TASK TO COMPLETE:
Would you give the entries below again in full, exactly as they stand?

Items listed in a dataset:
^^^^
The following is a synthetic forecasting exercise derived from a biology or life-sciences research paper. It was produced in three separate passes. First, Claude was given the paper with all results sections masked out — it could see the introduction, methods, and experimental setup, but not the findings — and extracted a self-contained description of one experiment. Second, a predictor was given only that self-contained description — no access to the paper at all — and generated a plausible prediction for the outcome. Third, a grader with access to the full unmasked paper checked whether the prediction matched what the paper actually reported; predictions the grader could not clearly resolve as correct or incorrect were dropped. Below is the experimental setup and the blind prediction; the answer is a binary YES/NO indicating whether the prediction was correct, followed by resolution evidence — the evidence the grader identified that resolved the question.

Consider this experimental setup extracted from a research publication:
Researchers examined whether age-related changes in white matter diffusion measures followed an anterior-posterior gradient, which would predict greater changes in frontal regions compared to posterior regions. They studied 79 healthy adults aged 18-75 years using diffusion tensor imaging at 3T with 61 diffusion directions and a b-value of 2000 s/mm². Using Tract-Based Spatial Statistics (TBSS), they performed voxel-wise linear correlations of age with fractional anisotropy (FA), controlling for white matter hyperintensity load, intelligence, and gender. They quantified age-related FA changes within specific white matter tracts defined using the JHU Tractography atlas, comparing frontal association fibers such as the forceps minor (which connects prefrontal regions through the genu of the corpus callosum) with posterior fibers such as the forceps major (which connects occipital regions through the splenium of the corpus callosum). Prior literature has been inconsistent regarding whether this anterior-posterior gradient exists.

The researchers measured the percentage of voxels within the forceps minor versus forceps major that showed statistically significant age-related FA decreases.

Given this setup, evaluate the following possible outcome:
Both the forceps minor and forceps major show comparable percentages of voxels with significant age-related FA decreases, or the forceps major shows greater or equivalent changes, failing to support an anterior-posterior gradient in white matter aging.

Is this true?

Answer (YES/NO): NO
^^^^
RESULT:
The following is a synthetic forecasting exercise derived from a biology or life-sciences research paper. It was produced in three separate passes. First, Claude was given the paper with all results sections masked out — it could see the introduction, methods, and experimental setup, but not the findings — and extracted a self-contained description of one experiment. Second, a predictor was given only that self-contained description — no access to the paper at all — and generated a plausible prediction for the outcome. Third, a grader with access to the full unmasked paper checked whether the prediction matched what the paper actually reported; predictions the grader could not clearly resolve as correct or incorrect were dropped. Below is the experimental setup and the blind prediction; the answer is a binary YES/NO indicating whether the prediction was correct, followed by resolution evidence — the evidence the grader identified that resolved the question.

Consider this experimental setup extracted from a research publication:
Researchers examined whether age-related changes in white matter diffusion measures followed an anterior-posterior gradient, which would predict greater changes in frontal regions compared to posterior regions. They studied 79 healthy adults aged 18-75 years using diffusion tensor imaging at 3T with 61 diffusion directions and a b-value of 2000 s/mm². Using Tract-Based Spatial Statistics (TBSS), they performed voxel-wise linear correlations of age with fractional anisotropy (FA), controlling for white matter hyperintensity load, intelligence, and gender. They quantified age-related FA changes within specific white matter tracts defined using the JHU Tractography atlas, comparing frontal association fibers such as the forceps minor (which connects prefrontal regions through the genu of the corpus callosum) with posterior fibers such as the forceps major (which connects occipital regions through the splenium of the corpus callosum). Prior literature has been inconsistent regarding whether this anterior-posterior gradient exists.

The researchers measured the percentage of voxels within the forceps minor versus forceps major that showed statistically significant age-related FA decreases.

Given this setup, evaluate the following possible outcome:
Both the forceps minor and forceps major show comparable percentages of voxels with significant age-related FA decreases, or the forceps major shows greater or equivalent changes, failing to support an anterior-posterior gradient in white matter aging.

Is this true?

Answer (YES/NO): NO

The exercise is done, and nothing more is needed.